### DIRECTIVE
Copy out every line of the listing below word for word, leaving the pictures out of your answer.

(Short descriptive captions)
····················
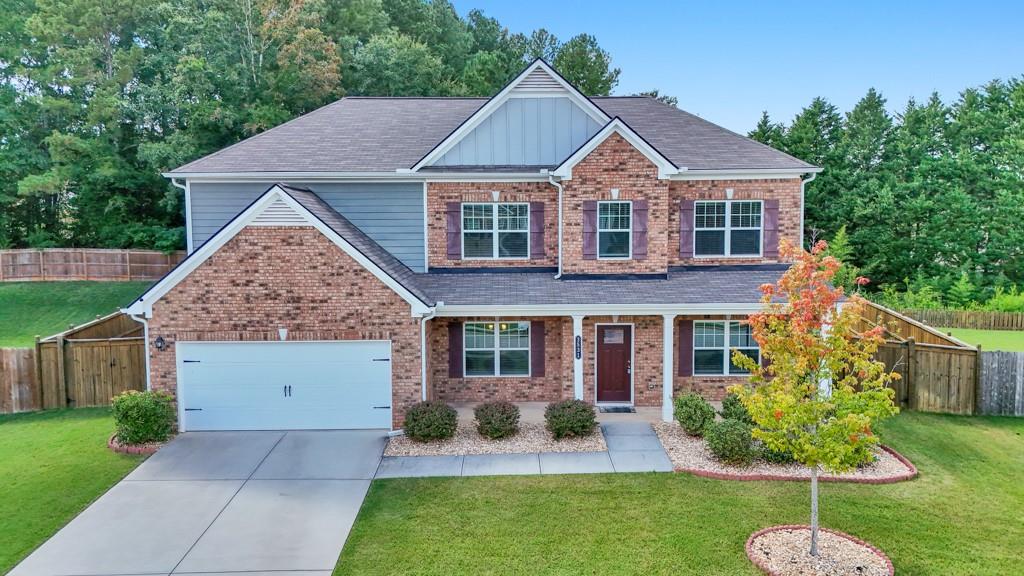 3531 Meadow Grass Drive Property Photo 1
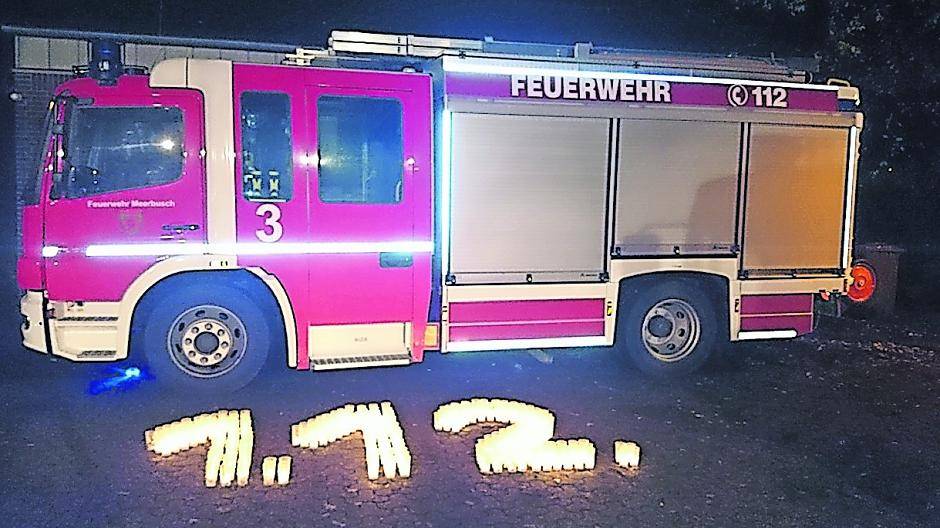 Für jeden ein „Türchen“!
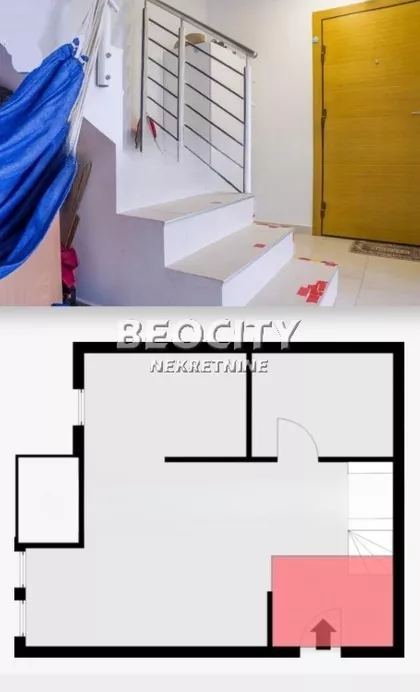 Temerinska | 4zida.rs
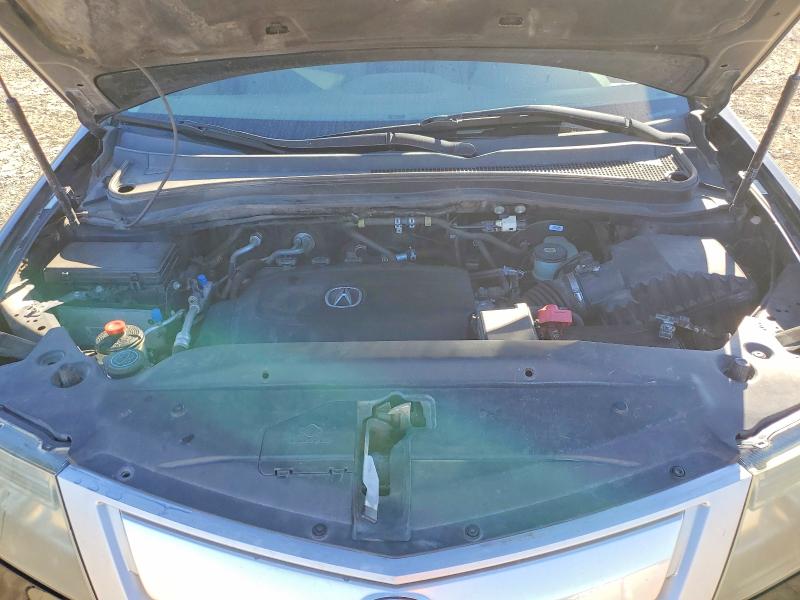 Продажа на аукционе авто 2013 Acura Mdx, vin: 2HNYD2H26DH521938, номер лота: 76275035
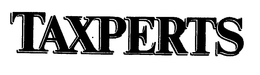 TAXPERTS trademark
····················
### RESPONSE FOR THIS EXERCISE
 3531 Meadow Grass Drive Property Photo 1
 Für jeden ein „Türchen“!
 Temerinska | 4zida.rs
 Продажа на аукционе авто 2013 Acura Mdx, vin: 2HNYD2H26DH521938, номер лота: 76275035
 TAXPERTS trademark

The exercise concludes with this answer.